Further, many Aboriginal and Torres Strait Islander Peoples feel ambivalent and genuinely snookered—they don’t want to raise their legitimate questions or concerns in public for fear of appearing to support the political puppetry of Peter Dutton, Warren Mundine, Jacinta Price, or neo-Nazis. Ironically, Aboriginal and Torres Strait Islander voices have been silenced in a public debate about Aboriginal and Torres Strait Islander voices.

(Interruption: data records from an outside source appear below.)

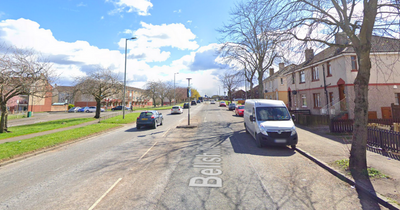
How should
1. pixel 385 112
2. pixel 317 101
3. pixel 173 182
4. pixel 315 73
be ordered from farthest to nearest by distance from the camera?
pixel 315 73 → pixel 317 101 → pixel 385 112 → pixel 173 182

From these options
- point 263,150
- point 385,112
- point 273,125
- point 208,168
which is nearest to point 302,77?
point 385,112

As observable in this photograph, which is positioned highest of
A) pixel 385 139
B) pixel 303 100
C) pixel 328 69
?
pixel 328 69

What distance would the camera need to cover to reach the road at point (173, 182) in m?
3.77

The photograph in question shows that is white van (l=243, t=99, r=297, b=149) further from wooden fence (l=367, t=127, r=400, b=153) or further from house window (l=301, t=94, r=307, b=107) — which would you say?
house window (l=301, t=94, r=307, b=107)

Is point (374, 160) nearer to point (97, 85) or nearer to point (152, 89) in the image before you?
point (97, 85)

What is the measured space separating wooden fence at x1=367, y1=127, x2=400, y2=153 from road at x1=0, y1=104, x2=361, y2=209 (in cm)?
348

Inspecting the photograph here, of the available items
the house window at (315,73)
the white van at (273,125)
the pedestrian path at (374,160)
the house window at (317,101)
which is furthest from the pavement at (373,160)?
the house window at (315,73)

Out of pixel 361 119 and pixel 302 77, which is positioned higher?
pixel 302 77

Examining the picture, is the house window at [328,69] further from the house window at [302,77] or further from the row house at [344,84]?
the house window at [302,77]

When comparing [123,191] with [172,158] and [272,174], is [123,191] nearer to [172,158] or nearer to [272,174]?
[172,158]

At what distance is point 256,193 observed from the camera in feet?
13.6

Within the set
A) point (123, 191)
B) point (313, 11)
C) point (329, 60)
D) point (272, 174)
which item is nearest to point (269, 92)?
point (329, 60)

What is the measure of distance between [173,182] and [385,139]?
8.66 m

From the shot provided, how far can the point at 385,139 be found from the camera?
7320mm
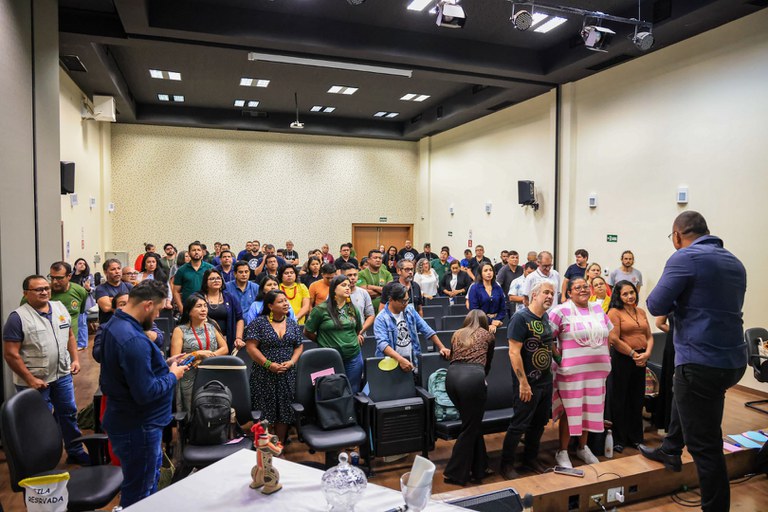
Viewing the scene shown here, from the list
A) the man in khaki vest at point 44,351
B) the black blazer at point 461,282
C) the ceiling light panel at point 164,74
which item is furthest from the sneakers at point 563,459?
the ceiling light panel at point 164,74

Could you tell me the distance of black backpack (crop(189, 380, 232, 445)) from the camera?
313 centimetres

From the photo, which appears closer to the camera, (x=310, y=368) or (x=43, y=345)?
(x=43, y=345)

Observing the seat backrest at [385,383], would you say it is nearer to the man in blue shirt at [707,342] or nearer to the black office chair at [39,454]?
the black office chair at [39,454]

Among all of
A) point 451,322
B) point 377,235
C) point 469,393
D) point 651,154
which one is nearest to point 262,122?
point 377,235

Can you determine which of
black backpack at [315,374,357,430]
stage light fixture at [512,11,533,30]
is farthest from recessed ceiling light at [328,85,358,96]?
black backpack at [315,374,357,430]

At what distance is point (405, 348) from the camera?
4113 mm

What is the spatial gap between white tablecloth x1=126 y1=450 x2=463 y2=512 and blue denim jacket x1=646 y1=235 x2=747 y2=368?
5.71 feet

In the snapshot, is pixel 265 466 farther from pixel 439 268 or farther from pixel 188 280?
pixel 439 268

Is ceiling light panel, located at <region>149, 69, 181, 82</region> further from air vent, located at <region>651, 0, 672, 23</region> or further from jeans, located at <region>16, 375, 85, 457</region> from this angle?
air vent, located at <region>651, 0, 672, 23</region>

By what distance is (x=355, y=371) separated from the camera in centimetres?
422

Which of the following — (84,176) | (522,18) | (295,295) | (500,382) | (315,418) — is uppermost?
(522,18)

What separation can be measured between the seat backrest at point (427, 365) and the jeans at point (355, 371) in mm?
518

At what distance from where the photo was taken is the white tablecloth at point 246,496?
6.13 feet

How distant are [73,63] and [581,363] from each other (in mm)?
8661
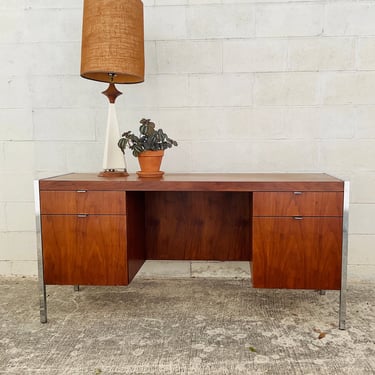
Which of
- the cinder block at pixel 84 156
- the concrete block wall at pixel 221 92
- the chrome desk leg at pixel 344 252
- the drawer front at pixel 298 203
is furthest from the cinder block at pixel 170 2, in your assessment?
the chrome desk leg at pixel 344 252

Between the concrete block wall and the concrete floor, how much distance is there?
0.61m

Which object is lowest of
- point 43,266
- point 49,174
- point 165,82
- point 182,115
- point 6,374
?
point 6,374

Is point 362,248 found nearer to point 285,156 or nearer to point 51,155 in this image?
point 285,156

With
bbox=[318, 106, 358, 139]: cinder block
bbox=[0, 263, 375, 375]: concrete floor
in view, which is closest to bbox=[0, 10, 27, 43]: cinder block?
bbox=[0, 263, 375, 375]: concrete floor

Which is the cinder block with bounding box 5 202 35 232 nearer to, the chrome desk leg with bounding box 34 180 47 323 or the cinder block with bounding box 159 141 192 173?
the chrome desk leg with bounding box 34 180 47 323

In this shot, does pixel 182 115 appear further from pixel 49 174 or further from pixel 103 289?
pixel 103 289

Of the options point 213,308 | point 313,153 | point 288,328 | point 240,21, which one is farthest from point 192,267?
point 240,21

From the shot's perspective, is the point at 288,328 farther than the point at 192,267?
No

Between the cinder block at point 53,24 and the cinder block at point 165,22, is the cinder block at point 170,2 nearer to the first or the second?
the cinder block at point 165,22

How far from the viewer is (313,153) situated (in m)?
2.24

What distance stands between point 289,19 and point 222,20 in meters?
0.37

Viewed through the lens of these patterns, the proposal for an advisory voice could be seen as merely another example of state power appearing benevolent while maintaining white power and abuse. This is the definition of poverty, thinking and acting with deprivation: ‘We’ll only ever get the crumbs off their table. Please, master, we won’t ask for too much, can we please, please just advise you on what we think?’
Whatever one’s position, it is important to ensure the colonial patterns and techniques of governance are considered. A Yes vote will not fix Australia of its guilt about ‘the Aboriginal problem’. A No vote will not be the end of Aboriginal movements for reform—in fact, it might wake Australia from its stupor. Regardless of the outcome, we owe it to future generations to ensure we plan for fundamental and mutually beneficial changes to the sovereign basis of power, not merely incrementalism within existing colonial structures.
Yet given Australia will vote soon, here I outline some specific reasons for why I am ambivalent about the proposal for an advisory voice to parliament.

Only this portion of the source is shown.